My name is Doug and my wife and I bought a house in a flood zone AE although there has never been any flood on the area. House never had any water issue. However there is a small creek not far from the house across the street behind some of our neighbors house down on a slope. We knew about the insurance which is 2k per year but what's stressing us the most is the whole 50% rule on renovations. We had a CE done and it showed that our LAG is about 8'' below the BFE. We are literally freaking out as to what we should do. We have been searching online for people that have added fill on those low areas to raise the LAG to meet the BFE which is a very small area. Thing is we dont know whats involved in the process.

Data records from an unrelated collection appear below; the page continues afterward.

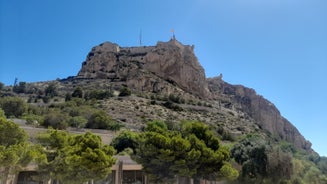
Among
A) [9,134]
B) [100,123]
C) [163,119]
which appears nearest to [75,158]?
[9,134]

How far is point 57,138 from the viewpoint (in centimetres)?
1544

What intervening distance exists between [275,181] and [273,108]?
106m

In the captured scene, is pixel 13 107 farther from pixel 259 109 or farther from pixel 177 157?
pixel 259 109

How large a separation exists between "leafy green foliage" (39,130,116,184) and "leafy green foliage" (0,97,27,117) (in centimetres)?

We have been told that the town is a bit restrictive when it comes to flood zones. Any feedback from you knowledgeable folks would help us tremendously.



Thanks

Doug and Kelly


----------



## mark handler (May 13, 2018)

snbr2011 said:


> Hi Folks,
> 
> My name is Doug and my wife and I bought a house in a flood zone AE although there has never been any flood on the area. House never had any water issue. However there is a small creek not far from the house across the street behind some of our neighbors house down on a slope. We knew about the insurance which is 2k per year but what's stressing us the most is the whole 50% rule on renovations. We had a CE done and it showed that our LAG is about 8'' below the BFE. We are literally freaking out as to what we should do. We have been searching online for people that have added fill on those low areas to raise the LAG to meet the BFE which is a very small area. Thing is we dont know whats involved in the process. We have been told that the town is a bit restrictive when it comes to flood zones. Any feedback from you knowledgeable folks would help us tremendously.
> Thanks
> ...


​http://www.thebuildingcodeforum.com...-of-the-house-to-raise-lag.23088/#post-181622


----------



## my250r11 (May 14, 2018)

It is best to talk to your local floodplain manager. They will be more helpful because they have more information on the area.


----------